# INPUT DATA

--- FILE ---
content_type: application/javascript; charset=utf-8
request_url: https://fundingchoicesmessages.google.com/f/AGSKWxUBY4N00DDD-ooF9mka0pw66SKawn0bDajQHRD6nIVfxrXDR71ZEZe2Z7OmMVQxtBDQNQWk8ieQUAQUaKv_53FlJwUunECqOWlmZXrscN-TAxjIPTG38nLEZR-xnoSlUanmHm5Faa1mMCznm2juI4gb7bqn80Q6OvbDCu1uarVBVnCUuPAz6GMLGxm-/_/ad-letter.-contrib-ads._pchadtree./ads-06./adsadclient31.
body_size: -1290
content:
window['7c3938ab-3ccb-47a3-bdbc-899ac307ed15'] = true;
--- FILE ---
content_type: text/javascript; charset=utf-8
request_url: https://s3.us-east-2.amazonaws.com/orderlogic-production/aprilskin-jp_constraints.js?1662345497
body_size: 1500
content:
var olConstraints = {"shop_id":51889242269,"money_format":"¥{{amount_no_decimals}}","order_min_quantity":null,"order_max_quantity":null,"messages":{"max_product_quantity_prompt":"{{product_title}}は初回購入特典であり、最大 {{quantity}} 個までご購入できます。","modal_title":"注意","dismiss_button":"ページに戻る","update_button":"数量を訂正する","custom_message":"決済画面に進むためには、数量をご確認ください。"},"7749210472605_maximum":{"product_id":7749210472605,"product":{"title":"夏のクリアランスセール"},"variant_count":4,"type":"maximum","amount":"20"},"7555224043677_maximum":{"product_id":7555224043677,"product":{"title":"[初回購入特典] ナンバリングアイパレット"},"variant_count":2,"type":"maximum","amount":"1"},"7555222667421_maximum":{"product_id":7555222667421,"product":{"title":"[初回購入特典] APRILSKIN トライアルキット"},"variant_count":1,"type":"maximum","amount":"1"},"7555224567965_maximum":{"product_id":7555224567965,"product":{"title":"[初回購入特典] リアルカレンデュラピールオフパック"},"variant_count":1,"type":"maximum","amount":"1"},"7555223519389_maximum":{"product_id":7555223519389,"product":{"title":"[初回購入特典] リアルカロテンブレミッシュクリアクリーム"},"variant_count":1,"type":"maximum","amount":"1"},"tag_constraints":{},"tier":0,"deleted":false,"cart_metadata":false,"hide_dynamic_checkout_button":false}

# ACTION ITEM
Could you repeat the listing above, exactly as it is shown?

# SOLUTION TO THIS EXERCISE
--- FILE ---
content_type: application/javascript; charset=utf-8
request_url: https://fundingchoicesmessages.google.com/f/AGSKWxUBY4N00DDD-ooF9mka0pw66SKawn0bDajQHRD6nIVfxrXDR71ZEZe2Z7OmMVQxtBDQNQWk8ieQUAQUaKv_53FlJwUunECqOWlmZXrscN-TAxjIPTG38nLEZR-xnoSlUanmHm5Faa1mMCznm2juI4gb7bqn80Q6OvbDCu1uarVBVnCUuPAz6GMLGxm-/_/ad-letter.-contrib-ads._pchadtree./ads-06./adsadclient31.
body_size: -1290
content:
window['7c3938ab-3ccb-47a3-bdbc-899ac307ed15'] = true;
--- FILE ---
content_type: text/javascript; charset=utf-8
request_url: https://s3.us-east-2.amazonaws.com/orderlogic-production/aprilskin-jp_constraints.js?1662345497
body_size: 1500
content:
var olConstraints = {"shop_id":51889242269,"money_format":"¥{{amount_no_decimals}}","order_min_quantity":null,"order_max_quantity":null,"messages":{"max_product_quantity_prompt":"{{product_title}}は初回購入特典であり、最大 {{quantity}} 個までご購入できます。","modal_title":"注意","dismiss_button":"ページに戻る","update_button":"数量を訂正する","custom_message":"決済画面に進むためには、数量をご確認ください。"},"7749210472605_maximum":{"product_id":7749210472605,"product":{"title":"夏のクリアランスセール"},"variant_count":4,"type":"maximum","amount":"20"},"7555224043677_maximum":{"product_id":7555224043677,"product":{"title":"[初回購入特典] ナンバリングアイパレット"},"variant_count":2,"type":"maximum","amount":"1"},"7555222667421_maximum":{"product_id":7555222667421,"product":{"title":"[初回購入特典] APRILSKIN トライアルキット"},"variant_count":1,"type":"maximum","amount":"1"},"7555224567965_maximum":{"product_id":7555224567965,"product":{"title":"[初回購入特典] リアルカレンデュラピールオフパック"},"variant_count":1,"type":"maximum","amount":"1"},"7555223519389_maximum":{"product_id":7555223519389,"product":{"title":"[初回購入特典] リアルカロテンブレミッシュクリアクリーム"},"variant_count":1,"type":"maximum","amount":"1"},"tag_constraints":{},"tier":0,"deleted":false,"cart_metadata":false,"hide_dynamic_checkout_button":false}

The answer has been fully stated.